La société d'édition d'Eminem poursuit Meta pour violation de droits d'auteur

La société d’édition d’Eminem, High Mile Style, a intenté une action en justice contre Meta pour violation des droits d’auteur. Le procès met en lumière la diffusion non autorisée de musique sur les plateformes de l’entreprise, notamment Facebook et Instagram.

  • High Mile Style, société d'édition d'Eminem, a intenté une action en justice contre Meta pour violation des droits d'auteur.
  • La plainte concerne la diffusion non autorisée de musique d'Eminem sur Facebook et Instagram.
  • High Mile Style réclame une compensation monétaire et une injonction permanente pour cesser les violations.
  • La plainte évoque la diffusion de 243 compositions musicales célèbres d'Eminem sur les plateformes de Meta.

La société d’édition d’Eminem poursuit Meta pour violation de droits d’auteur

Un procès pour violation des droits d’auteur

La société High Mile Style, qui gère les droits musicaux d’Eminem, a déposé un procès contre Meta, propriétaire de Facebook, Instagram et WhatsApp. La plainte a été déposée dans le tribunal de district américain du district sud du Michigan et accuse Meta de diffuser les compositions musicales du rappeur sans obtenir les licences appropriées.
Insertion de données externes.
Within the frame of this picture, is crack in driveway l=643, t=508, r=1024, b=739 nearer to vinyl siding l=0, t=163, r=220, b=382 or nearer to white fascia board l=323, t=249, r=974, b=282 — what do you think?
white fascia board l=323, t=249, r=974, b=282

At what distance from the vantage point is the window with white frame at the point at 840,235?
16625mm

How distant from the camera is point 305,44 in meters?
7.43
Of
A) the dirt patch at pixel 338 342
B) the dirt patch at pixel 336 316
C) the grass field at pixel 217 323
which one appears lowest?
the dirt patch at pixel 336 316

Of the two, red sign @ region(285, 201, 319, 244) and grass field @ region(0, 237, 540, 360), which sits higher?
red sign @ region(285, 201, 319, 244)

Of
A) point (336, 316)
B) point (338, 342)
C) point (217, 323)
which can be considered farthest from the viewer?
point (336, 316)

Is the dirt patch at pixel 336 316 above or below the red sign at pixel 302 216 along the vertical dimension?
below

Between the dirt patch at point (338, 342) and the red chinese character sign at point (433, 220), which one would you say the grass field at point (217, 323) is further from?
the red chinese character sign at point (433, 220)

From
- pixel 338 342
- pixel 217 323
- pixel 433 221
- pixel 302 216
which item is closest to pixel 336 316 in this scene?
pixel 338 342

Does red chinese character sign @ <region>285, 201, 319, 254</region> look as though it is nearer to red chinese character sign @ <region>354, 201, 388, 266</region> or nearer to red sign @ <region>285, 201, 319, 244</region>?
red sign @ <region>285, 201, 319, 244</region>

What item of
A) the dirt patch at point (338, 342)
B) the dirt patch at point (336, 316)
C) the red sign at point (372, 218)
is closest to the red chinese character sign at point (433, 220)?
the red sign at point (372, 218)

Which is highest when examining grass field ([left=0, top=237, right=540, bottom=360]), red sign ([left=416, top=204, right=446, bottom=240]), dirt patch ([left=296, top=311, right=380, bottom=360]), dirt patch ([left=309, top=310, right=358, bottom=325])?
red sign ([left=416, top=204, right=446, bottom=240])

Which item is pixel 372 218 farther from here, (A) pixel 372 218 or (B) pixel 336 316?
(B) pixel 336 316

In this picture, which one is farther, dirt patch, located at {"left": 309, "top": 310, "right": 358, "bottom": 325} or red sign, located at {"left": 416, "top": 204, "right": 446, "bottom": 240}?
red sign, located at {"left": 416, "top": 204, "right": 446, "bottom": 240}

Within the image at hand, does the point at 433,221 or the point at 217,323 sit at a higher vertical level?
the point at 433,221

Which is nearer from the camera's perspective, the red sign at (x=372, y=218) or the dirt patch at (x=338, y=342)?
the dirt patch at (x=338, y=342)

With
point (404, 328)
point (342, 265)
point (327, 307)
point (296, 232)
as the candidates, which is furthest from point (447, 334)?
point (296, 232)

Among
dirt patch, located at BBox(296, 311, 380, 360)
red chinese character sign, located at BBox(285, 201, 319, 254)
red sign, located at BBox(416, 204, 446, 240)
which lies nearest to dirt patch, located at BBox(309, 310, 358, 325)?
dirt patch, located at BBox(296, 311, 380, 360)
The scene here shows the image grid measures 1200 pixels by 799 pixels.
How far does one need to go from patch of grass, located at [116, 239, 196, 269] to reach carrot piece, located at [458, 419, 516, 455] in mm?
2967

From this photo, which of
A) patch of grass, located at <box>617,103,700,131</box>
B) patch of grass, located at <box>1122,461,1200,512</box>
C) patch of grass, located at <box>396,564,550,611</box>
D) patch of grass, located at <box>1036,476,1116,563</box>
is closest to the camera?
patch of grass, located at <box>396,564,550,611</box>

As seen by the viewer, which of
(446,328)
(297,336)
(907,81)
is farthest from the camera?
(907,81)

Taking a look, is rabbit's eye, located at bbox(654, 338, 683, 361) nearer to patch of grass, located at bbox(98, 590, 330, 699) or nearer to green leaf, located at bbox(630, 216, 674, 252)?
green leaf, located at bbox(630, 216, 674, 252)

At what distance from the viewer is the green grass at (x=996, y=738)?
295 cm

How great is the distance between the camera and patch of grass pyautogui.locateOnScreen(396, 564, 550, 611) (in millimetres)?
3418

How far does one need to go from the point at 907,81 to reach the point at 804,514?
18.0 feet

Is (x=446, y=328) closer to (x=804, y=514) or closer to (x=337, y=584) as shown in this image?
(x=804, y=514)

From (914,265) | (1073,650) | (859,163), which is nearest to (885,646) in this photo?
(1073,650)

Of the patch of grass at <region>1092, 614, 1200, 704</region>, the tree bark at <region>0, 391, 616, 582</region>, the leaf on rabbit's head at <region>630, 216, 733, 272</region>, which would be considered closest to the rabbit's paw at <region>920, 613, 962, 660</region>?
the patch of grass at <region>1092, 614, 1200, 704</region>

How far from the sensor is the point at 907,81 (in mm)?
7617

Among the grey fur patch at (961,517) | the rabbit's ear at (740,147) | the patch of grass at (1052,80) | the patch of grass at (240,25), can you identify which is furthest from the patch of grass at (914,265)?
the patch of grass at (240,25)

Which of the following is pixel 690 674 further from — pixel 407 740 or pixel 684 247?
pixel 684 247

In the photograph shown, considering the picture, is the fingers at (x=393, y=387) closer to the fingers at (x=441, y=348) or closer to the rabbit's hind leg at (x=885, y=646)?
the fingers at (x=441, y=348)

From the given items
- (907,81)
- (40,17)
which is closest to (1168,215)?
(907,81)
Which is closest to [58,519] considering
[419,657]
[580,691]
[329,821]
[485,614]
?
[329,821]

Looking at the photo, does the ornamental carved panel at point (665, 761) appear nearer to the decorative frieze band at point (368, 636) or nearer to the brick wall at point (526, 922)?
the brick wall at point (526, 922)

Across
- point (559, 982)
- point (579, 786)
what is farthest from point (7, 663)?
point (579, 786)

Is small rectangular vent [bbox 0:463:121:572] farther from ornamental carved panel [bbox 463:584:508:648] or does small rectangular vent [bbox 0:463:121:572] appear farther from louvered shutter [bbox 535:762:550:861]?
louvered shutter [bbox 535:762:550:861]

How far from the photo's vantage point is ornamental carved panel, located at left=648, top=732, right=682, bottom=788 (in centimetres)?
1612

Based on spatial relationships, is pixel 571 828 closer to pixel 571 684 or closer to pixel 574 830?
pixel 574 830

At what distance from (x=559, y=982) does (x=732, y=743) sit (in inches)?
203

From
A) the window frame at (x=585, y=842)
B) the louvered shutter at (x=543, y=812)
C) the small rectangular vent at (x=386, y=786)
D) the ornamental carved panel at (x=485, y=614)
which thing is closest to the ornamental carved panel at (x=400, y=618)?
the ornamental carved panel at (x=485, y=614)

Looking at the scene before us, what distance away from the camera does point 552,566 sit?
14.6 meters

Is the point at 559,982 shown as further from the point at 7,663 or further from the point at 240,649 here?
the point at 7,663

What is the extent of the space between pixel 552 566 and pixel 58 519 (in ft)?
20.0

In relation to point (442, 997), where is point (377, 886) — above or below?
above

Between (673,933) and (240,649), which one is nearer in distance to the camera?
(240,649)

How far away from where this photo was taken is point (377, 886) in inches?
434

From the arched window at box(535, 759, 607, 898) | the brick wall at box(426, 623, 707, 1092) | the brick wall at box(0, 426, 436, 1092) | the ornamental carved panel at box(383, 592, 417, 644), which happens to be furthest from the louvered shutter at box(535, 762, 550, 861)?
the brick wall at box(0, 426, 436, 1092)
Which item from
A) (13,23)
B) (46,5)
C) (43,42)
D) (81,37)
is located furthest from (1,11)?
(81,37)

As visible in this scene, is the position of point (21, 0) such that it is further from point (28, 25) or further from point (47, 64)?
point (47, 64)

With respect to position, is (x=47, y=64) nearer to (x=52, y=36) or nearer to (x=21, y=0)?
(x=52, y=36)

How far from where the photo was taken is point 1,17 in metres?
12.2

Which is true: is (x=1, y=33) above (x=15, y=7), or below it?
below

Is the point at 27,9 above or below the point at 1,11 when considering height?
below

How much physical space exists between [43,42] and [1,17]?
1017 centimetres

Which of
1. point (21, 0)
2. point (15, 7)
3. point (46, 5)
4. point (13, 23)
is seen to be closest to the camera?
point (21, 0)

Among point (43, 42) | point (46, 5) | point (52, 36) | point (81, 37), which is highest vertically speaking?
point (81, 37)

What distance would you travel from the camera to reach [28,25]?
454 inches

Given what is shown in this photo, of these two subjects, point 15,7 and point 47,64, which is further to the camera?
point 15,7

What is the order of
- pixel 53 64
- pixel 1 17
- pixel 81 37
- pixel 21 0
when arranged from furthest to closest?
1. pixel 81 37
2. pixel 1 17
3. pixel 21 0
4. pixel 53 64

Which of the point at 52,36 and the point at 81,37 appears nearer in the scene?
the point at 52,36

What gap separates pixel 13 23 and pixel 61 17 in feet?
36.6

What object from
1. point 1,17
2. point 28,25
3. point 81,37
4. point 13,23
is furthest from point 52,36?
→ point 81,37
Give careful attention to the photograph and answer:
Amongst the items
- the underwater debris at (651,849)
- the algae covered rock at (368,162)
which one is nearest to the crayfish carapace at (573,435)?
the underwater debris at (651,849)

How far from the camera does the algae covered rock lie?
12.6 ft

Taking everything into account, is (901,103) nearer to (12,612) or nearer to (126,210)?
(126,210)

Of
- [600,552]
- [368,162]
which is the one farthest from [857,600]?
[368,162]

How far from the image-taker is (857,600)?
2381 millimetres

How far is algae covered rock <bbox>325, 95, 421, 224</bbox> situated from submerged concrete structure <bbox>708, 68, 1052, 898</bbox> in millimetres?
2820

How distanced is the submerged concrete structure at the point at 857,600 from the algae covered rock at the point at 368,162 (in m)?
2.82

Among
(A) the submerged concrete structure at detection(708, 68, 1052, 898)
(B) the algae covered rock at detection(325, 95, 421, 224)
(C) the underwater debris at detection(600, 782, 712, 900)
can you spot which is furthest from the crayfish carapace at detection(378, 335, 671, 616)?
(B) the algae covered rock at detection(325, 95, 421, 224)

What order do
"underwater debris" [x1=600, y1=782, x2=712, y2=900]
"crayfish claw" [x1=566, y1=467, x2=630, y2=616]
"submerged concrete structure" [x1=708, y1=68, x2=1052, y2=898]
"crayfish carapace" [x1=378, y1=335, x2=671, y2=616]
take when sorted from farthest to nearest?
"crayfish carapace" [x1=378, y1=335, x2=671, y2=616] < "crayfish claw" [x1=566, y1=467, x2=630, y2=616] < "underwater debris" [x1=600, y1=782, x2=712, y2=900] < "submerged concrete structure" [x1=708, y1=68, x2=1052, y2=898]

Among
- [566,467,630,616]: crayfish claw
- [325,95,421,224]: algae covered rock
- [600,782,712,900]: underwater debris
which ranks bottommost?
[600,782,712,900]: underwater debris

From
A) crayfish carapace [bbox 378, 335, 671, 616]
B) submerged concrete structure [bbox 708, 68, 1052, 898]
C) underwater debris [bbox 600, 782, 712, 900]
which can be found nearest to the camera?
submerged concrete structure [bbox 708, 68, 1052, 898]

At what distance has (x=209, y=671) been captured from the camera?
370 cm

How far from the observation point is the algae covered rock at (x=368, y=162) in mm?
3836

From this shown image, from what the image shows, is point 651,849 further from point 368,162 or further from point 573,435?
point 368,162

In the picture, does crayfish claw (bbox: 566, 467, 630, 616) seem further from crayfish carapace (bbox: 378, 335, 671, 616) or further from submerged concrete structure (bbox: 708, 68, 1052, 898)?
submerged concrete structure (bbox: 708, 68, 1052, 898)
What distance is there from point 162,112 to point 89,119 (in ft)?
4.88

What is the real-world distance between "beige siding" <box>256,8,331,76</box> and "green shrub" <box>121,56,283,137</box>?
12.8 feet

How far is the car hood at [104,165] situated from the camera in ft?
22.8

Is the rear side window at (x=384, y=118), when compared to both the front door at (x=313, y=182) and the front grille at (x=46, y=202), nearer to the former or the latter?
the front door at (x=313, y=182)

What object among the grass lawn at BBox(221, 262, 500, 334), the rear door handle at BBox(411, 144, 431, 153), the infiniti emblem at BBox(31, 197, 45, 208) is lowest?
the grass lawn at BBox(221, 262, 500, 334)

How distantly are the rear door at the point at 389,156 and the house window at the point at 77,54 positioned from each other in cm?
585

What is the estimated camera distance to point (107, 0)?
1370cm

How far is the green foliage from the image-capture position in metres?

Les allégations soutiennent que, bien qu’ils ne soient pas licenciés, les enregistrements des compositions de huit miles ont été reproduits et synchronisés avec du contenu visuel sur les plateformes de Meta sur des millions de vidéos, qui ont été visionnées des milliards de fois. Les avocats affirment que cette situation constitue une exploitation à grande échelle du travail créatif des artistes.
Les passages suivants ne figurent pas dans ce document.